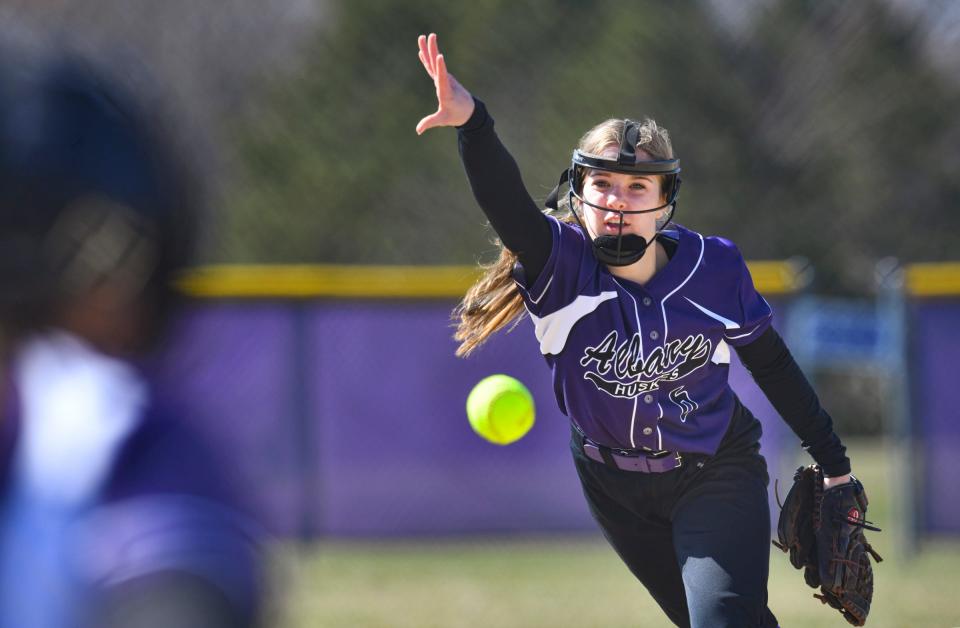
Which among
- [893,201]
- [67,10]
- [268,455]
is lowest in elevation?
[268,455]

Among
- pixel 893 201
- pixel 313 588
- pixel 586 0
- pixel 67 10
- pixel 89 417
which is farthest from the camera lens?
pixel 586 0

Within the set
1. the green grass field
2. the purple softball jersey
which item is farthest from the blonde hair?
the green grass field

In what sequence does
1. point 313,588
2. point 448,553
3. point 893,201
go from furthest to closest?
1. point 893,201
2. point 448,553
3. point 313,588

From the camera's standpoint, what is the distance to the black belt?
3.84 m

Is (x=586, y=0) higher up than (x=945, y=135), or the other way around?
(x=586, y=0)

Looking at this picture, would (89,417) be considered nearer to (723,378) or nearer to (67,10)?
(723,378)

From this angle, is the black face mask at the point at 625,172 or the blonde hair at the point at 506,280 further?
the blonde hair at the point at 506,280

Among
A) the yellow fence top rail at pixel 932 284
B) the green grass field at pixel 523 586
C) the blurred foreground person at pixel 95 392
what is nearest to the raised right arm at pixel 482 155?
the blurred foreground person at pixel 95 392

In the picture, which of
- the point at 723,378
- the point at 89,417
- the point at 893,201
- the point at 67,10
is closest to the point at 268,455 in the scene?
the point at 723,378

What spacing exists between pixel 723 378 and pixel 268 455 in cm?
642

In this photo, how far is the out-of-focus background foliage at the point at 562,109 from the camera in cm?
2050

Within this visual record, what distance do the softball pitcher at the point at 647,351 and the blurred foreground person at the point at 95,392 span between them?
2.44m

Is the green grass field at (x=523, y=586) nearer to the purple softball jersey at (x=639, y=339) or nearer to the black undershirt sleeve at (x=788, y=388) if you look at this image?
the purple softball jersey at (x=639, y=339)

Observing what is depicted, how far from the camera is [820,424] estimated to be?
13.1 feet
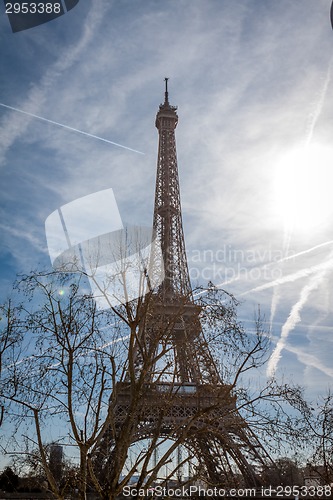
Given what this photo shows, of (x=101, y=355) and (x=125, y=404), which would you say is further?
(x=125, y=404)

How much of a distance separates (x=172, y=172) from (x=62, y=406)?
3618cm

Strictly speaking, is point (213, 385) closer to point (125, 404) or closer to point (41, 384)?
point (41, 384)

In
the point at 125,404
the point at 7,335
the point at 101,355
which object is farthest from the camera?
the point at 125,404

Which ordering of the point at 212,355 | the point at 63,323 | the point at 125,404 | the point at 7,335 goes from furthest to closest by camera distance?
the point at 125,404 < the point at 7,335 < the point at 212,355 < the point at 63,323

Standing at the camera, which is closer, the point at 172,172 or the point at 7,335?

= = = = =

**Aim**
All lines from the one containing "Looking at this" through the end of the data are to be written out exactly, with nothing added; skip the pictures.

**Response to this exercise**
Looking at this picture, would (89,417) be considered nearer to (723,378) or nearer to (67,10)?
(723,378)

From this angle, is the black face mask at the point at 625,172 or the blonde hair at the point at 506,280 further?
the blonde hair at the point at 506,280

Among
A) the yellow fence top rail at pixel 932 284
B) the green grass field at pixel 523 586
C) the blurred foreground person at pixel 95 392
what is nearest to the raised right arm at pixel 482 155?
the blurred foreground person at pixel 95 392

In the picture, which of
- the point at 723,378
- the point at 89,417
- the point at 893,201
- the point at 67,10
is closest to the point at 268,455 in the scene?
the point at 723,378

What spacing exists between pixel 723 378 and pixel 268 455 in cm?
642

In this photo, how far is the out-of-focus background foliage at the point at 562,109 from the camera in cm?
2050

Within this visual record, what distance do the softball pitcher at the point at 647,351 and the blurred foreground person at the point at 95,392 span between them?
2.44m

Is the green grass field at (x=523, y=586) nearer to the purple softball jersey at (x=639, y=339) or nearer to the black undershirt sleeve at (x=788, y=388) if you look at this image?
the purple softball jersey at (x=639, y=339)

Observing what is depicted, how far from the camera is [820,424] estimated to be?
13.1 feet
Given what this photo shows, of (x=101, y=355) and (x=125, y=404), which would you say is further?
(x=125, y=404)

How much of a distance separates (x=172, y=172) from (x=62, y=406)?
3618cm

Strictly speaking, is point (213, 385) closer to point (125, 404) or closer to point (41, 384)?
point (41, 384)

In
the point at 125,404
the point at 7,335
the point at 101,355
which object is farthest from the camera?
the point at 125,404

Which ordering of the point at 212,355 | the point at 63,323 | the point at 125,404 | the point at 7,335 goes from furthest to closest by camera distance?
the point at 125,404 < the point at 7,335 < the point at 212,355 < the point at 63,323

Standing at the camera, which is closer, the point at 172,172 or the point at 7,335?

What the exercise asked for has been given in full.